[Passage to read]
########
# Fiona kidded!



## logansmommy7 (Nov 11, 2009)

Our sweet girl Fiona (half Saanen/half Alpine) kidded today. We had hoped not to breed her until the spring, but oops!  Anyway, she had a healthy doeling today, sired by our Nigerian buck, Zambra. Her name is Clover! She is a darling, and I hope she will produce lots of milk for us-I'm thinking the combination of dairy breeds might just make a nice quality milk! So..here she is, CLOVER! Born this morning...she was a little big for her mama, but otherwise she had a nice delivery...


----------



## WalnutGroveFarm (Sep 27, 2008)

Awe she is so cute. Congrats.


----------



## bleatinghearts (Feb 26, 2010)

She's A-D-O-R-A-B-L-E!


----------



## liz (Oct 5, 2007)

Awwww  Adorable baby girl!!! The little buck is cute too


----------



## mommaB (Oct 1, 2009)
########
[Data shown]

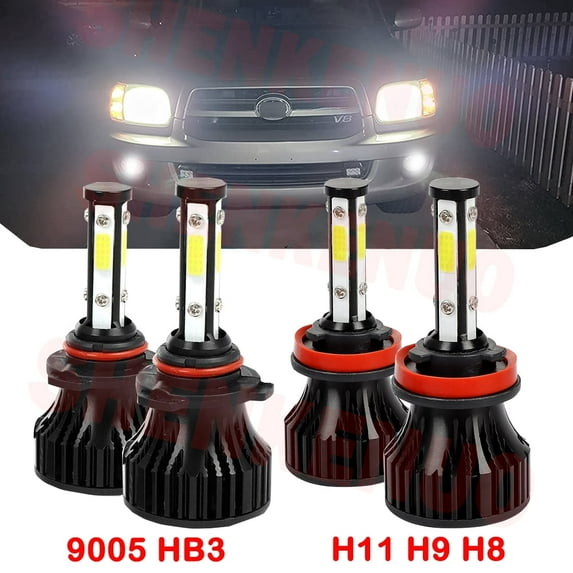 H11 9005 High&Low Beam for Toyota Sequoia 2008-2012 2013 2014 2015 2016 2017 2018 LED Headlight Bulbs 4pcs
########
[Task instructions]
1. In the forum thread about Fiona, condense the paragraph beginning "Our sweet girl Fiona" into a short bulleted list that keeps its main facts.
2. Reproduce the forum thread about Fiona word for word, starting with "## logansmommy7 (Nov" and going on through "so cute. Congrats.".
The listing comes from a separate source.

[Solutions in order]
1.
- Fiona, a half Saanen, half Alpine goat, kidded this morning.
- Breeding her was meant to wait until spring, but it happened sooner.
- She had a healthy doeling named Clover, sired by the Nigerian buck Zambra.
- The hope is that Clover, from this mix of dairy breeds, will produce plenty of good-quality milk.
- Clover was a little big for her mother, but the delivery otherwise went well.

2.
## logansmommy7 (Nov 11, 2009)

Our sweet girl Fiona (half Saanen/half Alpine) kidded today. We had hoped not to breed her until the spring, but oops!  Anyway, she had a healthy doeling today, sired by our Nigerian buck, Zambra. Her name is Clover! She is a darling, and I hope she will produce lots of milk for us-I'm thinking the combination of dairy breeds might just make a nice quality milk! So..here she is, CLOVER! Born this morning...she was a little big for her mama, but otherwise she had a nice delivery...


----------



## WalnutGroveFarm (Sep 27, 2008)

Awe she is so cute. Congrats.